What do Eleanor Roosevelt and Angelina Jolie have in common?

Dip down anywhere in the National Press Club’s 117-year history and we can find remarkable stories about events at our Club that contributed to American, world and social history. The Club’s History and Heritage team is highlighting just a few each month so our members can appreciate the role the Club has played for well over a century as the place where news happens. Here are a few from March:

Secretary of State Cordell Hull during 1938 luncheon
Secretary of State Cordell Hull during 1938 luncheon

March 15, 1974: King Hussein of Jordan tells the Club that a new political climate makes it a good time for Middle East peace.

March 8, 1994: Eduard Shevardnadze, who had been foreign affairs minister for the Soviet Union and a strong ally of Mikhail Gorbachev but is now the leader of his native Georgia, makes an impassioned speech for his small, embattled country which was facing huge economic problems as meddlesome Russians encouraged separatists to split it into even smaller pieces.

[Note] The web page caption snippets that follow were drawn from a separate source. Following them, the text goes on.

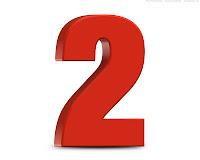 Image result for nombor 2
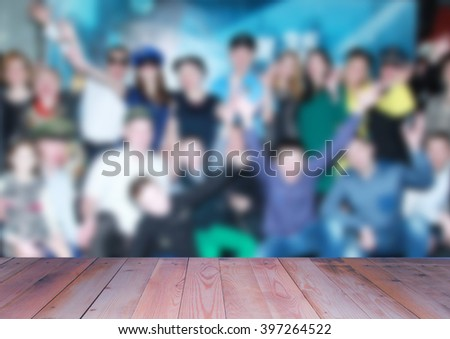 blurred croud people wooden background stock photo edit now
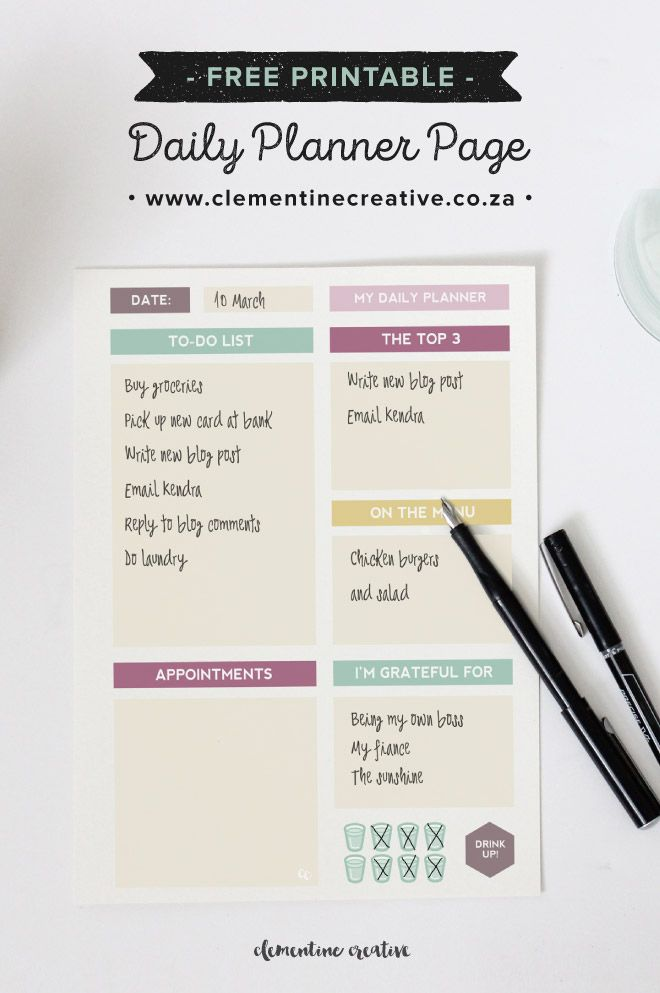 Plan your day with this pretty FREE printable daily planner page. Download here.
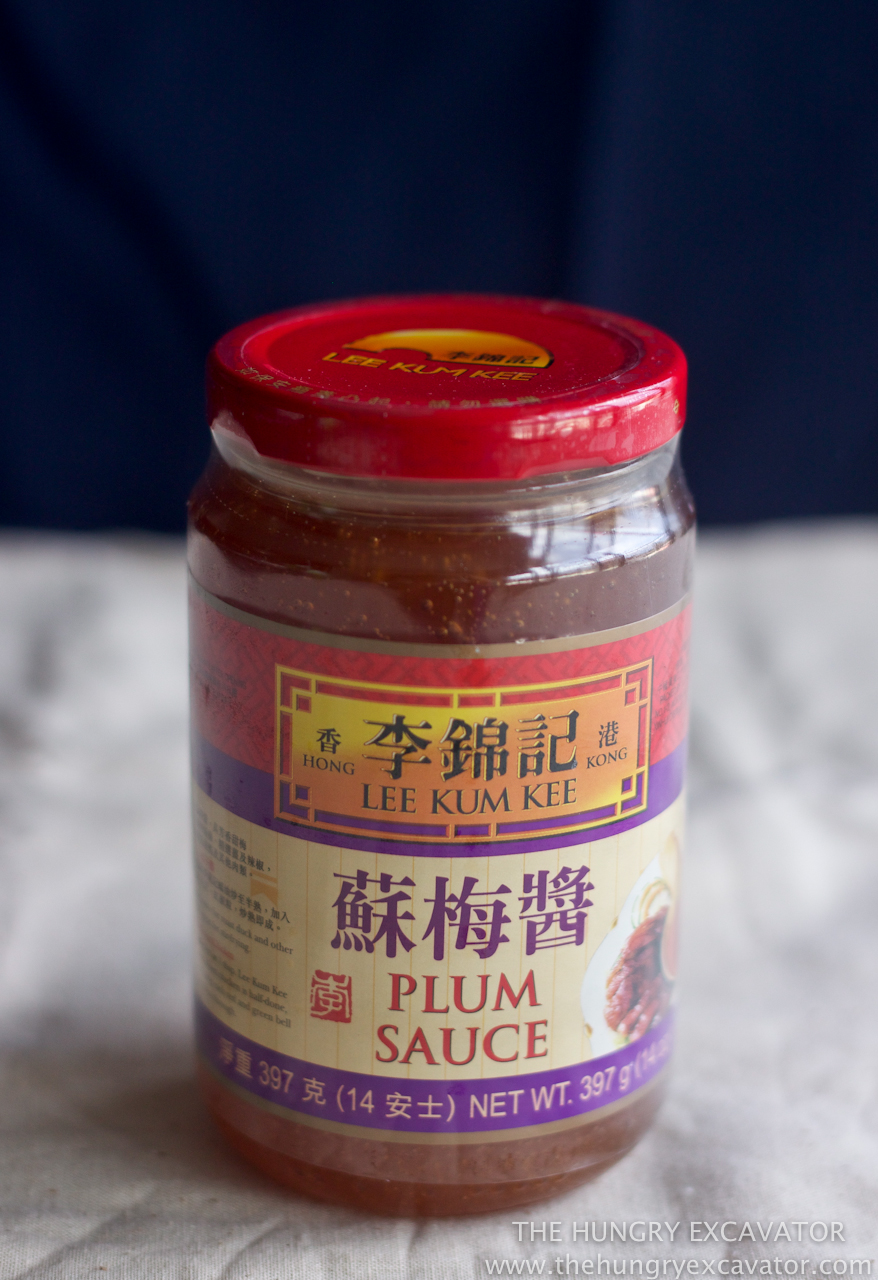 The Hungry Excavator Sour Plum Duck 酸梅鸭 Recipe And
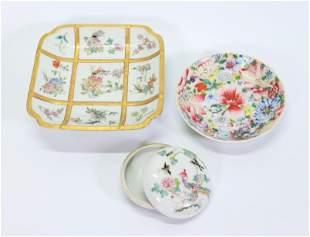 Chinese Sq Porcelain Plate; Round Box & Dish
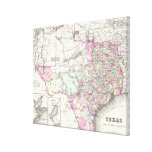 Mapa del vintage de Tejas (1855) Impresiones En Lona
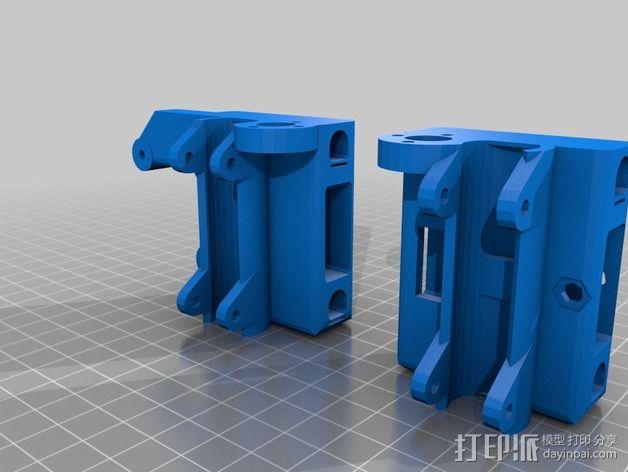 Prusa i3 打印机的 X ends 3D模型  图1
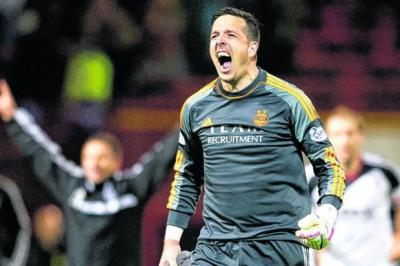 LONGEVITY: Jamie Langfield now holds the record for most clean sheets kept in the Scottish top flight with 98. Picture: SNS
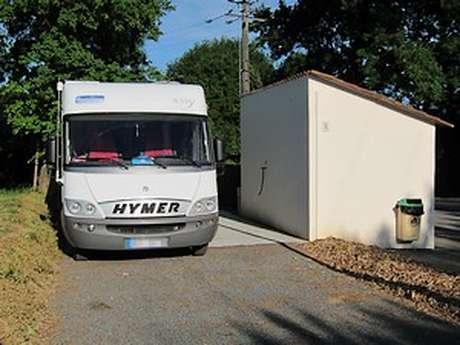 Aire d'accueil municipale de camping car - Boismé
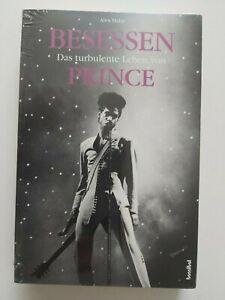 PRINCE DAS TURBULENTE LEBEN VON GERMAN PAPERBACK BOOK  NEW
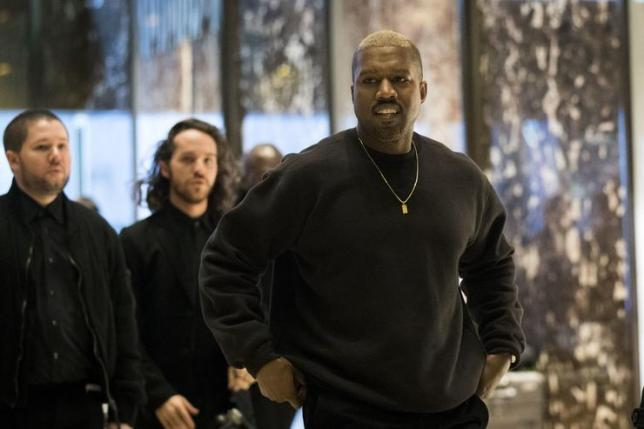 1499041259 39d329757e4efff89950bfc49d2959e5 Kanye West Is Reportedly Done With Exclusive Releases On All Streaming Services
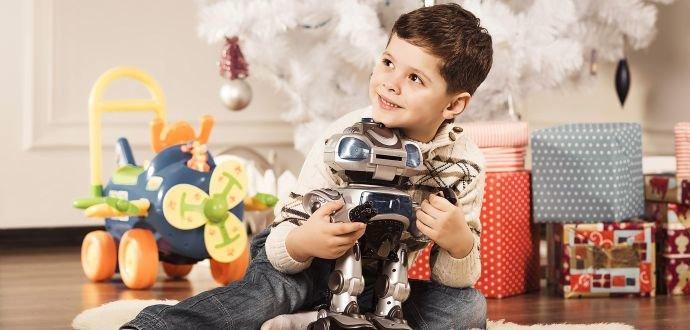 8 elektronických hraček, které si (nejen) děti zamilují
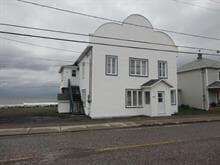 Maison à vendre à Matane, Bas-Saint-Laurent, 713 - 715, Chemin de la Grève, 14478123 - Centris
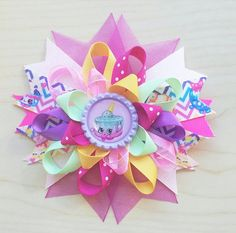 Ice Cream Kate Inspired Hair Bow Shopkins by BerryTreasured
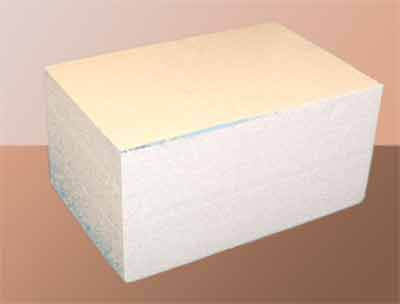 #036B Construction Styrofoam Block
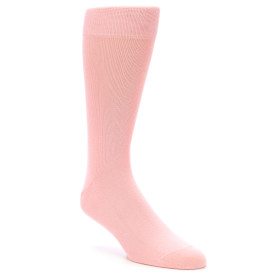 21882-Blossom-Pink-Solid-Color-Men's-Dress-Socks-boldSOCKS01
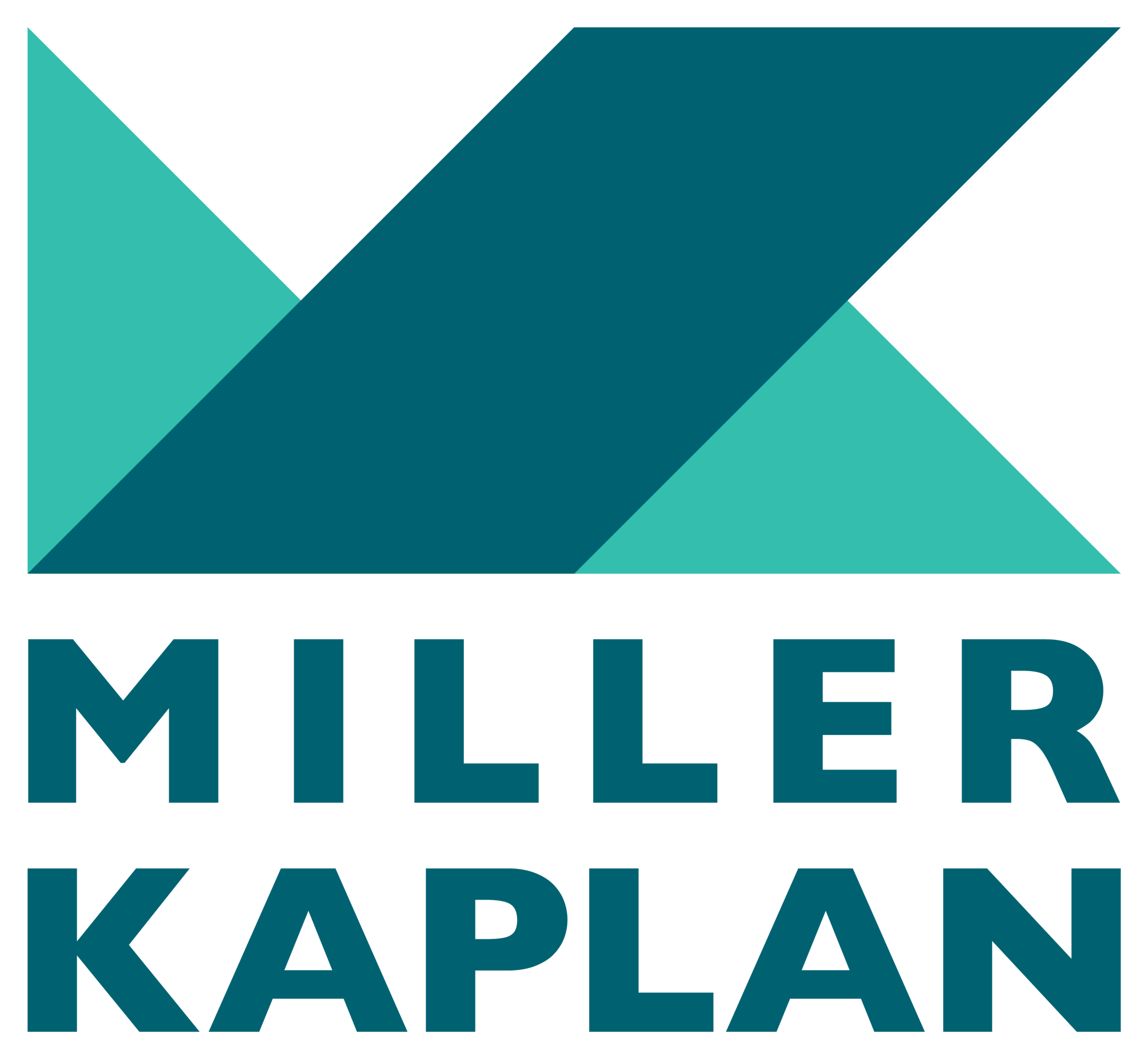 mk-primary-logo.png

He says through an interpreter that while Georgia is tiny, its fate is indicative of what will happen in the post-Cold War world. It will help define what a country is, and what influence Russia will have over its former empire.

March 16, 1994: To honor Freedom of Information Day, the Club presents its International Freedom of the Press Award to Kalala Mbengo Kalau, a journalist from Zaire, which is now the Democratic Republic of the Congo. Kalau denounces its dictator, Mobutu Sese Seko. The next morning Kalala learned he would be killed if he returned. In addition, his pregnant wife, Silvie, was imperiled. The Club helped arrange to help Silvie flee Zaire and come to DC, and for legal help for both of them to earn refugee status to stay in the United States.